→ **Given passage**:
-.-.-

In my mind, the fundamental problem facing our communities today (and by extension, our cultural organizations), is an utter lack of civic maturity.
How we have devolved to such low levels of civic awareness in this, the most open, and still the most democratic of nations, is a subject for deeper study. A favored animadversion is that a large part of this civic malaise is the result of persistent efforts to consolidate mass-media into homogenized, moralistic, dumbed-down entertainment vehicles for the unthinking masses. Even though mass-media has undeniably had a regressive effect on civility and civic responsibility, it does not hold sole claim to culpability. The most important erosion of civic responsibility comes, ironically, from the decision-making class itself.
I posit that there is a strong correlation between the rise and acceptance of Consensus as a decision-making method of choice -the enabling of consensus as a problem solver- and the decline of individual responsibility. Consensus, in the name of a perceived greater good, shuns and deflects personal accountability. The decision making task is spread out among a nominally heterogeneous group of people, who, for the sake of political expediency, always strive for a hapless middle ground; a normalizing form of discussion that, in its emphasis on procedural politesse, leads to mostly mediocre results. Roberts Rules Of Order have engendered The Peter Principle, which operates pervasively throughout every level of society.

-.-.-

→ **Goal of the exercise**: Revise the passage on civic maturity from "How we have" up to and including "decision-making class itself.", putting "criticism" in place of "animadversion". The listing that comes next is not needed.

→ **Exercise data**:
-.-.-

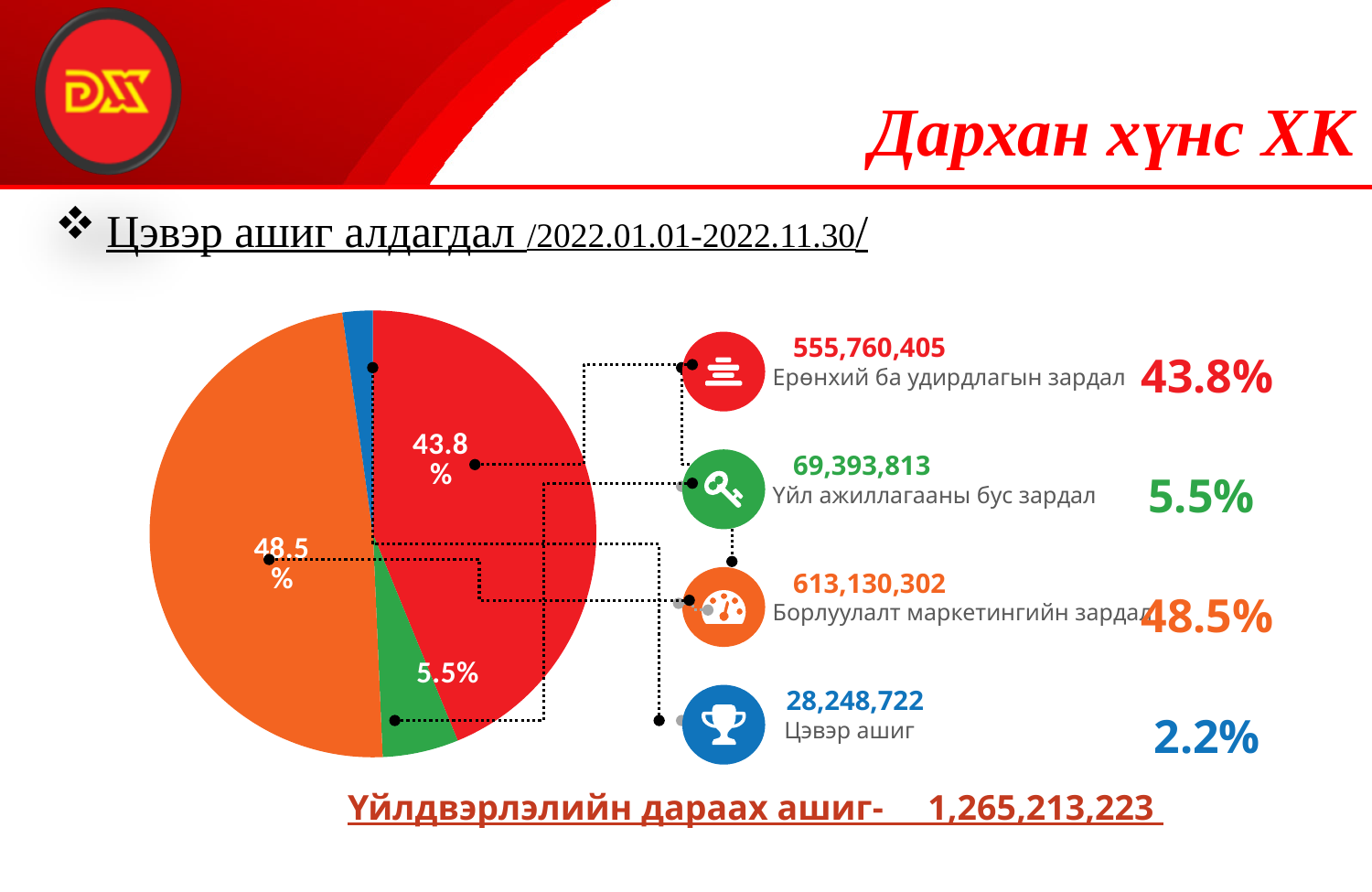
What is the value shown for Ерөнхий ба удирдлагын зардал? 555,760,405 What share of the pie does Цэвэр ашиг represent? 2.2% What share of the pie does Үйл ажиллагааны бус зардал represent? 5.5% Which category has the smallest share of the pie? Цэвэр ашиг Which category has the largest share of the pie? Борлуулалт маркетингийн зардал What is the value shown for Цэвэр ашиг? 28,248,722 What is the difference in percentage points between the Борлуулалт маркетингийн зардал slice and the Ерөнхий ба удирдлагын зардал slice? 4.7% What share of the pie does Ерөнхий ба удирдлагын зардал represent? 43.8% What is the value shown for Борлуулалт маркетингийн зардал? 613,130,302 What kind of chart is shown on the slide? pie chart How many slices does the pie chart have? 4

-.-.-

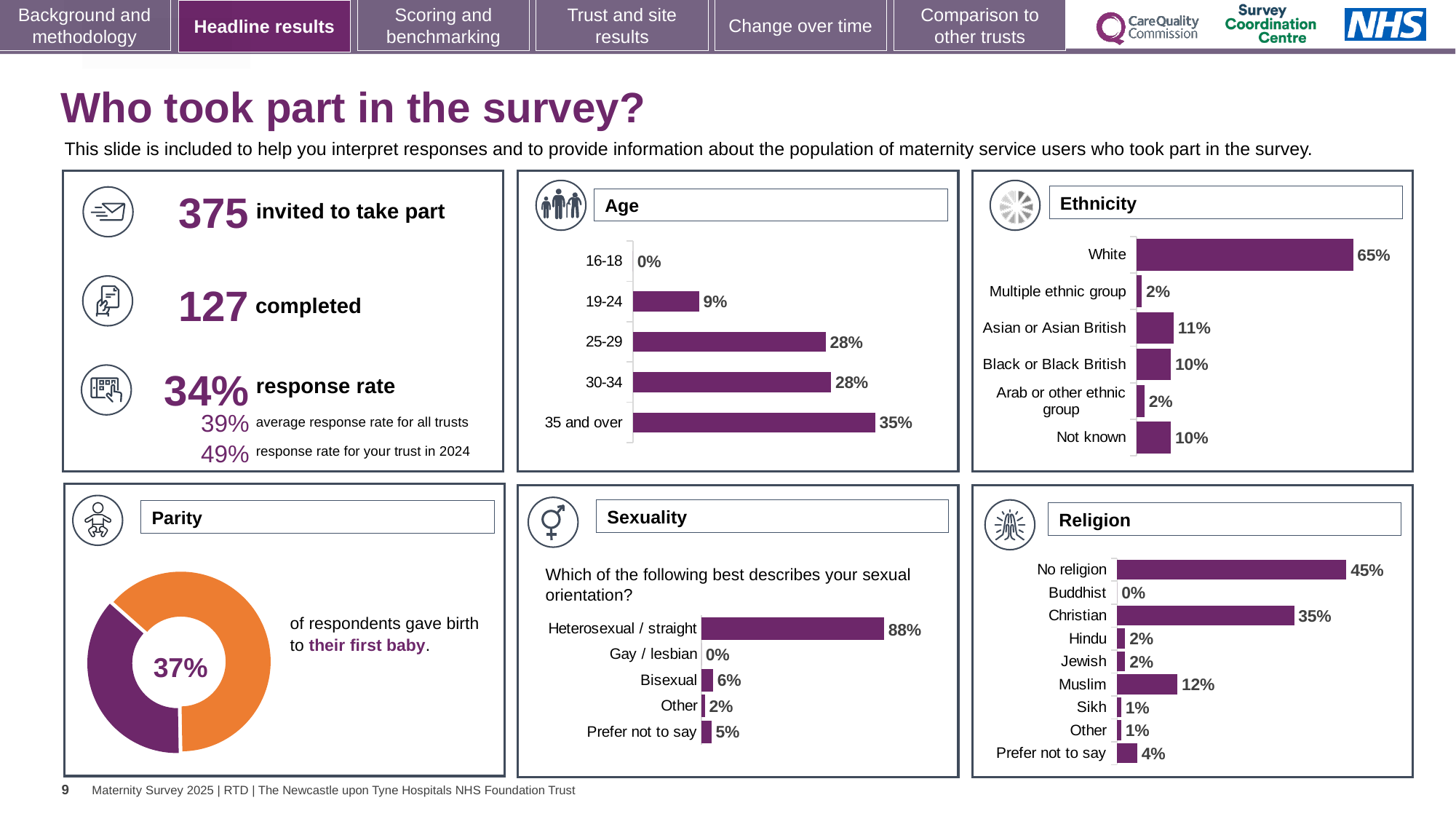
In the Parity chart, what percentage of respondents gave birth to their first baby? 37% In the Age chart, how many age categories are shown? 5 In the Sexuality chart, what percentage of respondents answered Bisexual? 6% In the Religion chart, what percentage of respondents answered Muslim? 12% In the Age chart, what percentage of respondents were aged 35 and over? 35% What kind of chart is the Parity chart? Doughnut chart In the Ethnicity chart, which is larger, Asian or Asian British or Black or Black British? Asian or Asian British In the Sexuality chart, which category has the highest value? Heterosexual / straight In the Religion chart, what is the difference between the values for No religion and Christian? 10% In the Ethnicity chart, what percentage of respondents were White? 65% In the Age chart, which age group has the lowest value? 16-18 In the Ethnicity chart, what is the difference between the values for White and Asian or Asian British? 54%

-.-.-

→ **Solution**:
How we have devolved to such low levels of civic awareness in this, the most open, and still the most democratic of nations, is a subject for deeper study. A favored criticism is that a large part of this civic malaise is the result of persistent efforts to consolidate mass-media into homogenized, moralistic, dumbed-down entertainment vehicles for the unthinking masses. Even though mass-media has undeniably had a regressive effect on civility and civic responsibility, it does not hold sole claim to culpability. The most important erosion of civic responsibility comes, ironically, from the decision-making class itself.